* **SOURCE PASSAGE**:
Kafka Console Producer

sequenceDiagram
  participant User
  participant Producer
  participant Broker
  participant Partition
  
  User->>Producer: Type message
  Producer->>Broker: Send to topic
  Broker->>Partition: Assign partition
  Partition-->>Producer: Acknowledge
  Producer-->>User: Confirmed

~/kafka-training/lab1/start-producer-console.sh

#!/usr/bin/env bash
cd ~/kafka-training

# Modern producer with additional options
kafka/bin/kafka-console-producer.sh \
    --bootstrap-server localhost:9092 \
    --topic my-topic \
    --property "parse.key=true" \
    --property "key.separator=:"

# Simple producer (no keys)
# kafka/bin/kafka-console-producer.sh \
#     --bootstrap-server localhost:9092 \
#     --topic my-topic

Run the producer and send messages

./start-producer-console.sh

# Type messages (format: key:value)
user1:This is message 1
user2:This is message 2
user1:This is message 3
user3:Message 4
user1:Message 5

# Press Ctrl+C to exit

Producer with Performance Metrics

~/kafka-training/lab1/producer-with-metrics.sh

#!/usr/bin/env bash
cd ~/kafka-training

# Producer with metrics reporting
kafka/bin/kafka-console-producer.sh \
    --bootstrap-server localhost:9092 \
    --topic my-topic \
    --producer-property acks=all \
    --producer-property retries=3 \
    --producer-property enable.idempotence=true \
    --property print.timestamp=true \
    --property print.key=true

Consuming Messages

Basic Consumer

~/kafka-training/lab1/start-consumer-console.sh

#!/usr/bin/env bash
cd ~/kafka-training

# Consumer reading from beginning
kafka/bin/kafka-console-consumer.sh \
    --bootstrap-server localhost:9092 \
    --topic my-topic \
    --from-beginning \
    --property print.key=true \
    --property print.timestamp=true \
    --property print.partition=true

Run consumer in another terminal

./start-consumer-console.sh

# Output:
CreateTime:1704825600000	Partition:2	user1	This is message 1
CreateTime:1704825601000	Partition:5	user2	This is message 2
CreateTime:1704825602000	Partition:2	user1	This is message 3
CreateTime:1704825603000	Partition:8	user3	Message 4
CreateTime:1704825604000	Partition:2	user1	Message 5

Consumer Groups

Create multiple consumers in a group for load balancing:

~/kafka-training/lab1/start-consumer-group.sh

#!/usr/bin/env bash
cd ~/kafka-training

# Consumer as part of a group
kafka/bin/kafka-console-consumer.sh \
    --bootstrap-server localhost:9092 \
    --topic my-topic \
    --group my-consumer-group \
    --property print.key=true \
    --property print.value=true \
    --property print.partition=true \
    --property print.offset=true

Run this script in 3 terminals to see load balancing in action!

* **ENTRIES SUPPLIED**:
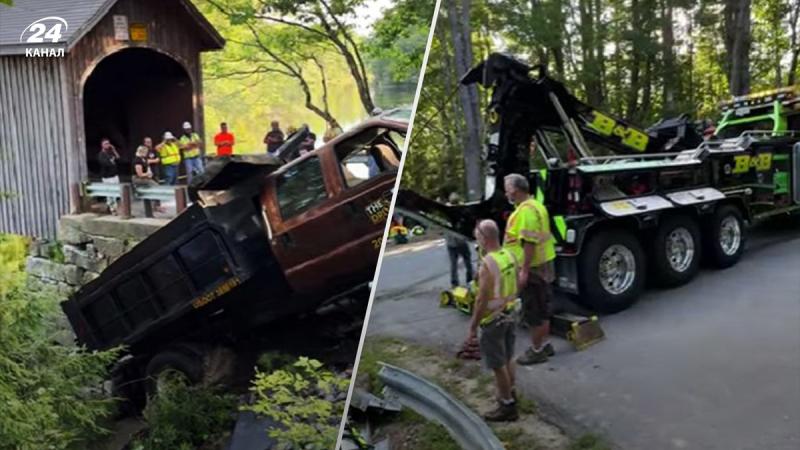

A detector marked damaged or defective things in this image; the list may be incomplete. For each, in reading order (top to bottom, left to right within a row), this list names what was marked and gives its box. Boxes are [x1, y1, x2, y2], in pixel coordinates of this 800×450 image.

rusty brown dump truck [61, 114, 406, 402]
wrecked black truck cab [61, 114, 410, 402]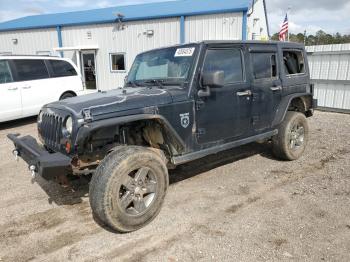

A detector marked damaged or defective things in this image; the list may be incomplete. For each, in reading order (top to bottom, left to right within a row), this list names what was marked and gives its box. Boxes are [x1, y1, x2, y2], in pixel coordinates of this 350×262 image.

damaged black jeep wrangler [8, 40, 318, 231]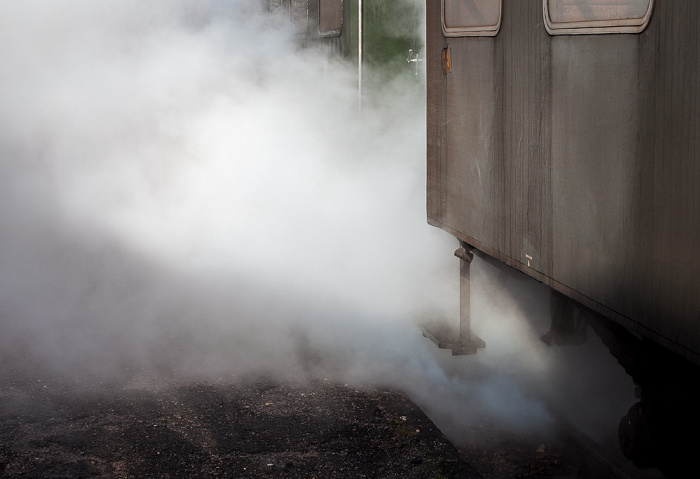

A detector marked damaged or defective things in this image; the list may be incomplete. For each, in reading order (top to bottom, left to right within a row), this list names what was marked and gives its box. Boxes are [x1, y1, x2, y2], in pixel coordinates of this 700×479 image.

rusty metal panel [426, 0, 700, 364]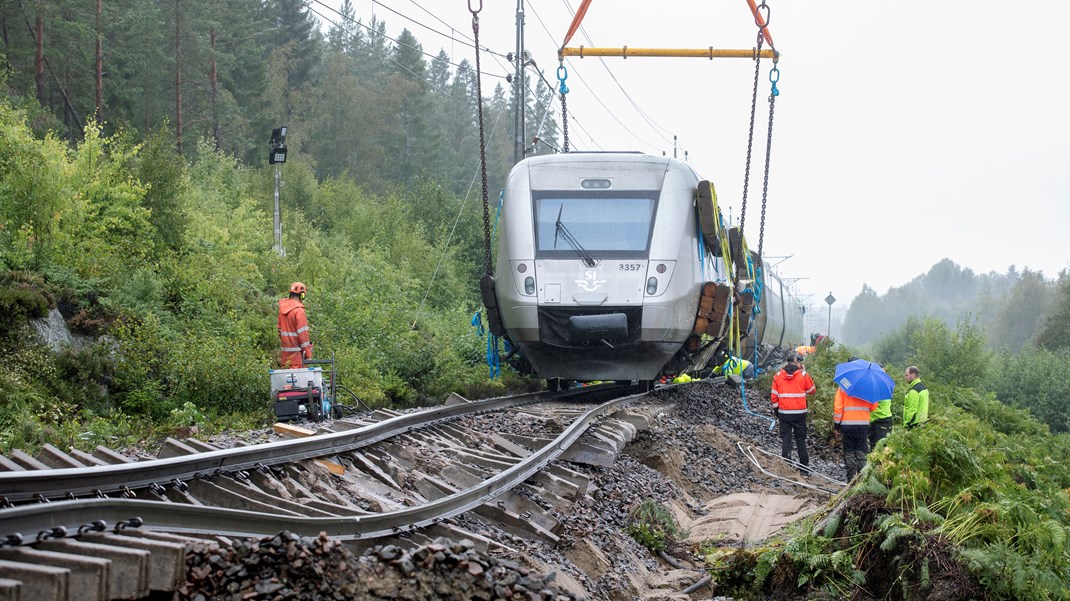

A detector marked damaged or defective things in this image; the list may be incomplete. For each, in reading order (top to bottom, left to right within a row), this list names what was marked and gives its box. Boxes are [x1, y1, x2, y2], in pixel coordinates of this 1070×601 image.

damaged railway track [0, 384, 652, 600]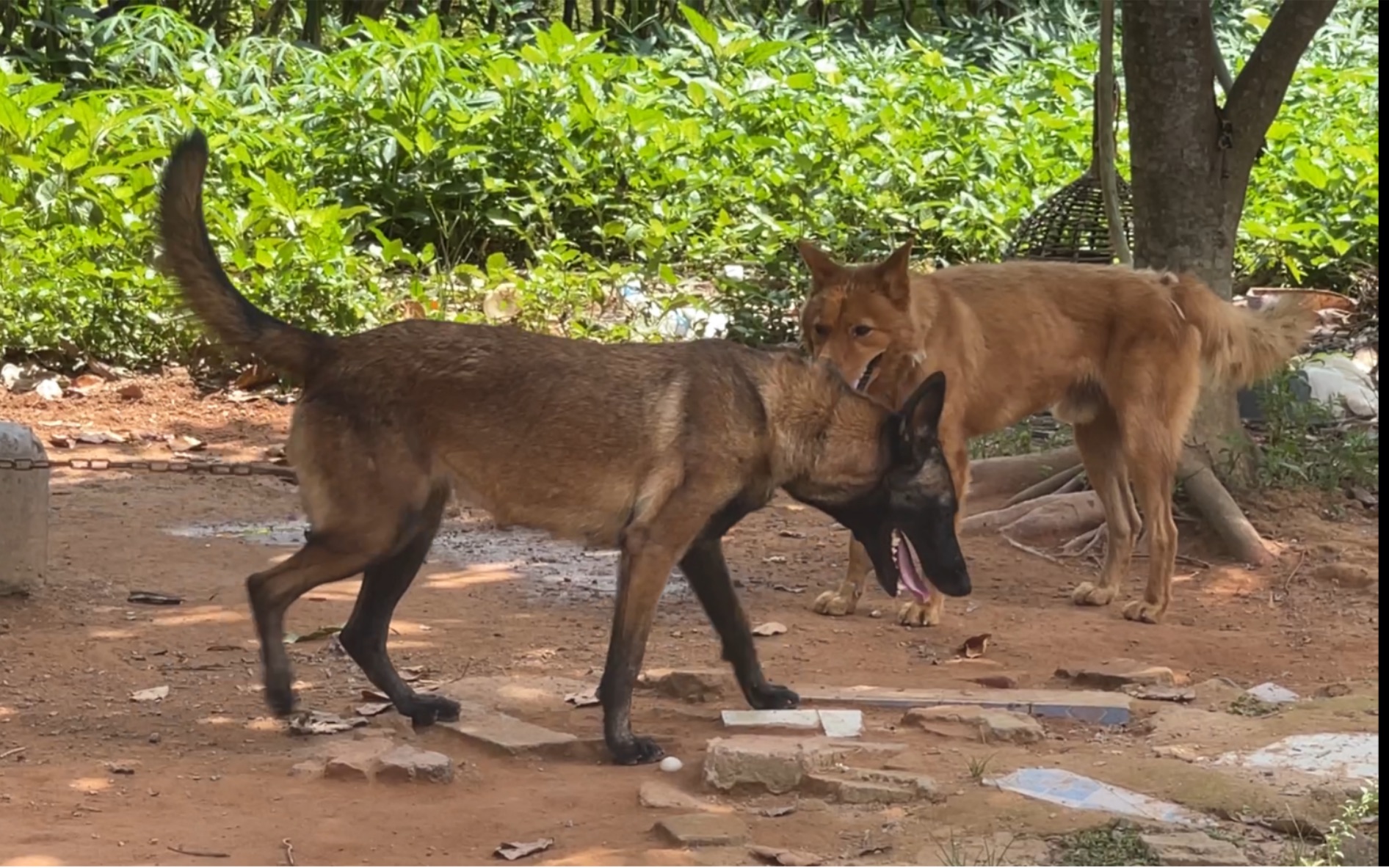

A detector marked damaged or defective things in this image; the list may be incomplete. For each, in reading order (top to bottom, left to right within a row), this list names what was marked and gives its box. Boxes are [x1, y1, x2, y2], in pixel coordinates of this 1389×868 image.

broken concrete block [636, 666, 739, 699]
broken concrete block [1055, 655, 1178, 691]
broken concrete block [438, 699, 580, 755]
broken concrete block [722, 708, 816, 727]
broken concrete block [900, 708, 1044, 738]
broken concrete block [372, 738, 452, 783]
broken concrete block [706, 733, 900, 794]
broken concrete block [636, 777, 711, 811]
broken concrete block [653, 811, 750, 844]
broken concrete block [1139, 828, 1250, 861]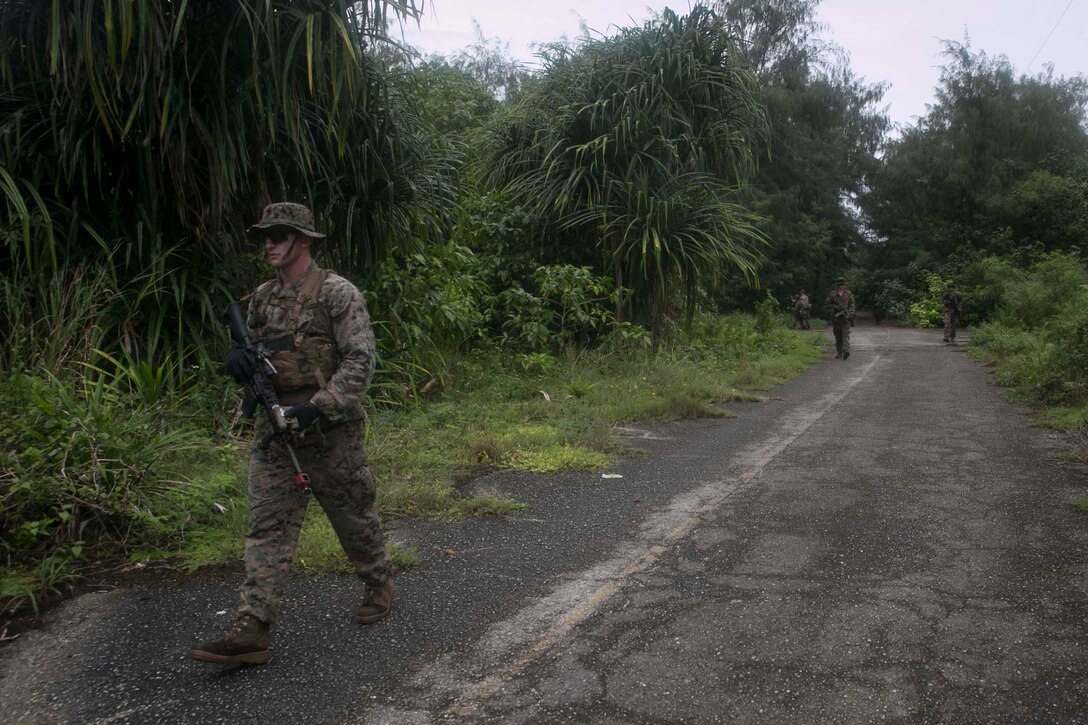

* **WRITTEN TASK A**: Reproduce the Kafka console tutorial from "# Consumer as" to "balancing in action!".
* **WRITTEN TASK B**: Carry the Kafka console tutorial forward from its final line.

* **TASK ANSWER A**:
# Consumer as part of a group
kafka/bin/kafka-console-consumer.sh \
    --bootstrap-server localhost:9092 \
    --topic my-topic \
    --group my-consumer-group \
    --property print.key=true \
    --property print.value=true \
    --property print.partition=true \
    --property print.offset=true

Run this script in 3 terminals to see load balancing in action!

* **TASK ANSWER B**:
Advanced Command Line Tools

1. Performance Testing

~/kafka-training/lab1/performance-test.sh

#!/usr/bin/env bash
cd ~/kafka-training

# Producer performance test
kafka/bin/kafka-producer-perf-test.sh \
    --topic my-topic \
    --num-records 100000 \
    --record-size 1000 \
    --throughput 10000 \
    --producer-props bootstrap.servers=localhost:9092

# Consumer performance test
kafka/bin/kafka-consumer-perf-test.sh \
    --bootstrap-server localhost:9092 \
    --topic my-topic \
    --messages 100000 \
    --threads 1

2. Consumer Group Management

~/kafka-training/lab1/manage-consumer-groups.sh

#!/usr/bin/env bash
cd ~/kafka-training

# List consumer groups
kafka/bin/kafka-consumer-groups.sh \
    --bootstrap-server localhost:9092 \
    --list

# Describe consumer group
kafka/bin/kafka-consumer-groups.sh \
    --bootstrap-server localhost:9092 \
    --describe \
    --group my-consumer-group

# Reset consumer group offset
kafka/bin/kafka-consumer-groups.sh \
    --bootstrap-server localhost:9092 \
    --group my-consumer-group \
    --reset-offsets \
    --to-earliest \
    --topic my-topic \
    --dry-run

3. Topic Management

~/kafka-training/lab1/manage-topics.sh

#!/usr/bin/env bash
cd ~/kafka-training

# Alter topic configuration
kafka/bin/kafka-configs.sh \
    --bootstrap-server localhost:9092 \
    --entity-type topics \
    --entity-name my-topic \
    --alter \
    --add-config retention.ms=604800000

# Delete topic (be careful!)
# kafka/bin/kafka-topics.sh \
#     --bootstrap-server localhost:9092 \
#     --delete \
#     --topic my-topic

Monitoring and Debugging

View Log Segments

# Check Kafka logs
ls -la /tmp/kraft-combined-logs/my-topic-0/

# View log segment files
kafka/bin/kafka-dump-log.sh \
    --files /tmp/kraft-combined-logs/my-topic-0/00000000000000000000.log \
    --print-data-log

JMX Metrics

# Export JMX metrics
export KAFKA_JMX_OPTS="-Dcom.sun.management.jmxremote \
    -Dcom.sun.management.jmxremote.port=9999 \
    -Dcom.sun.management.jmxremote.authenticate=false \
    -Dcom.sun.management.jmxremote.ssl=false"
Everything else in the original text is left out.